Similar legislation passed unanimously through Kyrgyzstan’s Parliament on 6 November 2008. However the decision in Kazakhstan may yet impact the progress through Parliament in Tajikistan of new legislation on religious freedom which threatens loss of legal status for many mosques and churches in 2009 if passed. It comes despite commitments made by Tajikistan, Kazakhstan and other Central Asian states such as Kyrgyzstan, Turkmenistan and Uzbekistan as members of the OSCE. Officials across the region continue to place routine and unlawful restrictions on citizen’s basic freedoms of association, assembly and religion through church raids and media intolerance.

Alexa Papadouris, CSW’s Advocacy Director, said the unconstitutionality of the draft law "appears to be symptomatic of a lack of respect for the rule of law in Kazakhstan".

She also voiced concern over the extent to which religious freedom was being respected by Kazakhstan’s officials.
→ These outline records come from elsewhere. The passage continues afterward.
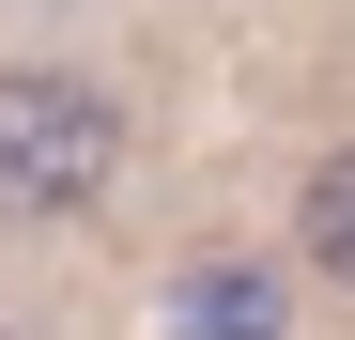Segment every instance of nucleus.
<instances>
[{
  "instance_id": "obj_1",
  "label": "nucleus",
  "mask_w": 355,
  "mask_h": 340,
  "mask_svg": "<svg viewBox=\"0 0 355 340\" xmlns=\"http://www.w3.org/2000/svg\"><path fill=\"white\" fill-rule=\"evenodd\" d=\"M124 170V108L93 78H0V216H62Z\"/></svg>"
},
{
  "instance_id": "obj_3",
  "label": "nucleus",
  "mask_w": 355,
  "mask_h": 340,
  "mask_svg": "<svg viewBox=\"0 0 355 340\" xmlns=\"http://www.w3.org/2000/svg\"><path fill=\"white\" fill-rule=\"evenodd\" d=\"M293 232H309V263H324V278H355V139H340V155L309 170V201H293Z\"/></svg>"
},
{
  "instance_id": "obj_2",
  "label": "nucleus",
  "mask_w": 355,
  "mask_h": 340,
  "mask_svg": "<svg viewBox=\"0 0 355 340\" xmlns=\"http://www.w3.org/2000/svg\"><path fill=\"white\" fill-rule=\"evenodd\" d=\"M186 340H278V278L201 263V278H186Z\"/></svg>"
}]
</instances>
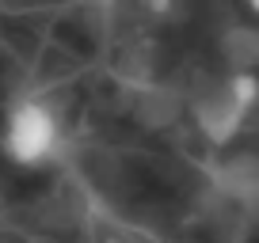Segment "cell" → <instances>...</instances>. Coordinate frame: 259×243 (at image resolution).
<instances>
[{"mask_svg": "<svg viewBox=\"0 0 259 243\" xmlns=\"http://www.w3.org/2000/svg\"><path fill=\"white\" fill-rule=\"evenodd\" d=\"M57 145H61V126H57L54 110L38 99H23L8 110L4 130H0V152L16 167H42L54 160Z\"/></svg>", "mask_w": 259, "mask_h": 243, "instance_id": "cell-1", "label": "cell"}, {"mask_svg": "<svg viewBox=\"0 0 259 243\" xmlns=\"http://www.w3.org/2000/svg\"><path fill=\"white\" fill-rule=\"evenodd\" d=\"M255 103H259V76L248 73V69H240V73H233L218 91L198 99L194 122H198V130H202V137L210 141V145H229V141L240 133L244 118H248V110Z\"/></svg>", "mask_w": 259, "mask_h": 243, "instance_id": "cell-2", "label": "cell"}, {"mask_svg": "<svg viewBox=\"0 0 259 243\" xmlns=\"http://www.w3.org/2000/svg\"><path fill=\"white\" fill-rule=\"evenodd\" d=\"M244 4H248V12H255V16H259V0H244Z\"/></svg>", "mask_w": 259, "mask_h": 243, "instance_id": "cell-3", "label": "cell"}]
</instances>
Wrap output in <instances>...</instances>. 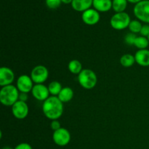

"Despite this, we hope the Constitutional Council’s decision will also lead to a review of the constitutionality of the current restrictive legislation, and we trust that this decision will send a message to other Central Asian states who are committed to upholding international standards on human rights through their membership of the OSCE and their ratification of the International Covenant on Civil and Political Rights," she said.

"It is imperative that the international community now call on the authorities in Kazakhstan, Kyrgyzstan, Tajikistan, Turkmenistan and Uzbekistan to ensure their treatment of religious communities accords with international standards of freedom of religion and belief."